### [ENTRIES SHOWN]
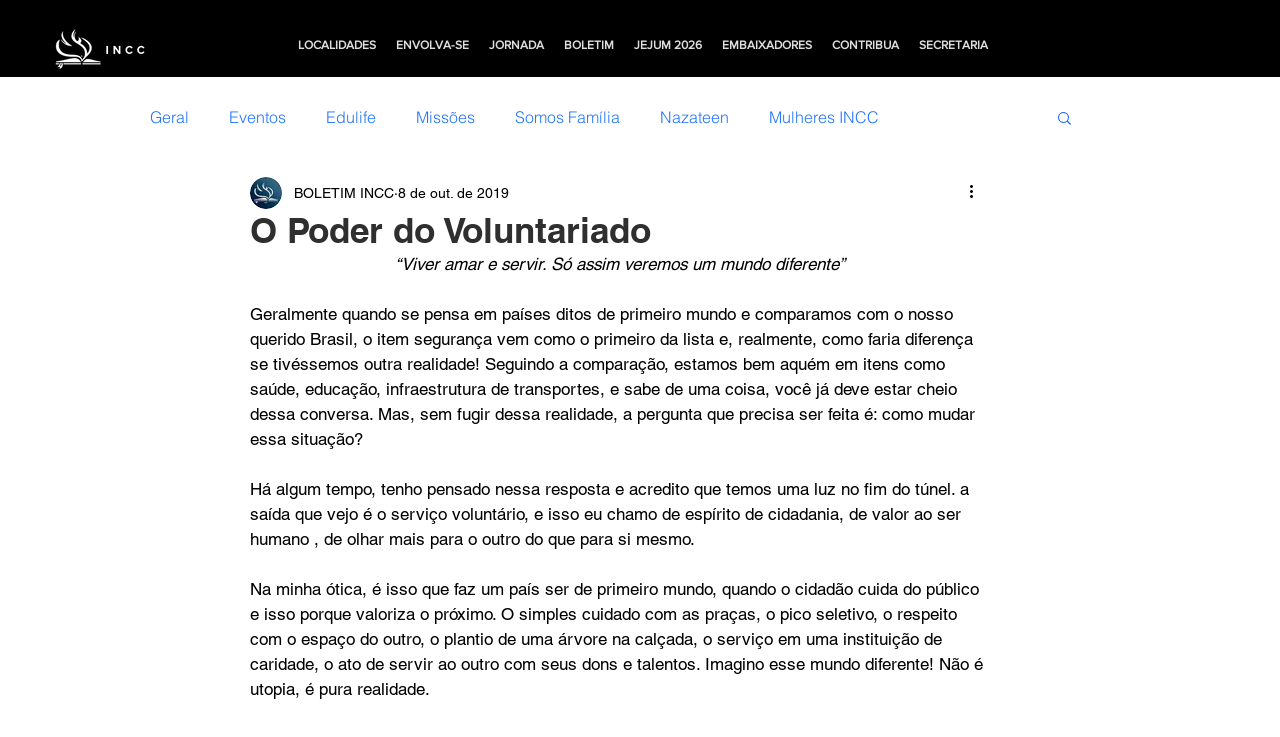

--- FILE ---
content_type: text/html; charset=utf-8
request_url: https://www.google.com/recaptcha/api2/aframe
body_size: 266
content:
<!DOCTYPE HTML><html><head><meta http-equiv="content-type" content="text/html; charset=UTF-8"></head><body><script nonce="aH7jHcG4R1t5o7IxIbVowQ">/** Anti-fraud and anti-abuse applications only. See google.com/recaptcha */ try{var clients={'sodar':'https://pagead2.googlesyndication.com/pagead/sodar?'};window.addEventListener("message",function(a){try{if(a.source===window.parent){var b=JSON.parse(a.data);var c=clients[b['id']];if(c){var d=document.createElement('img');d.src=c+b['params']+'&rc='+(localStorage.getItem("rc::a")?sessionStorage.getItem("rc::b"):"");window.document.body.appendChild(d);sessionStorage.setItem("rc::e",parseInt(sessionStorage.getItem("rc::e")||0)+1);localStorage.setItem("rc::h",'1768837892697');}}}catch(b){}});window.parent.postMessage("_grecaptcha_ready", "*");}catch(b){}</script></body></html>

### [REQUIRED WORK]
Of the lines in the data above, some may include the word "html"; state how many, with no added words.

### [EXERCISE RESULT]
2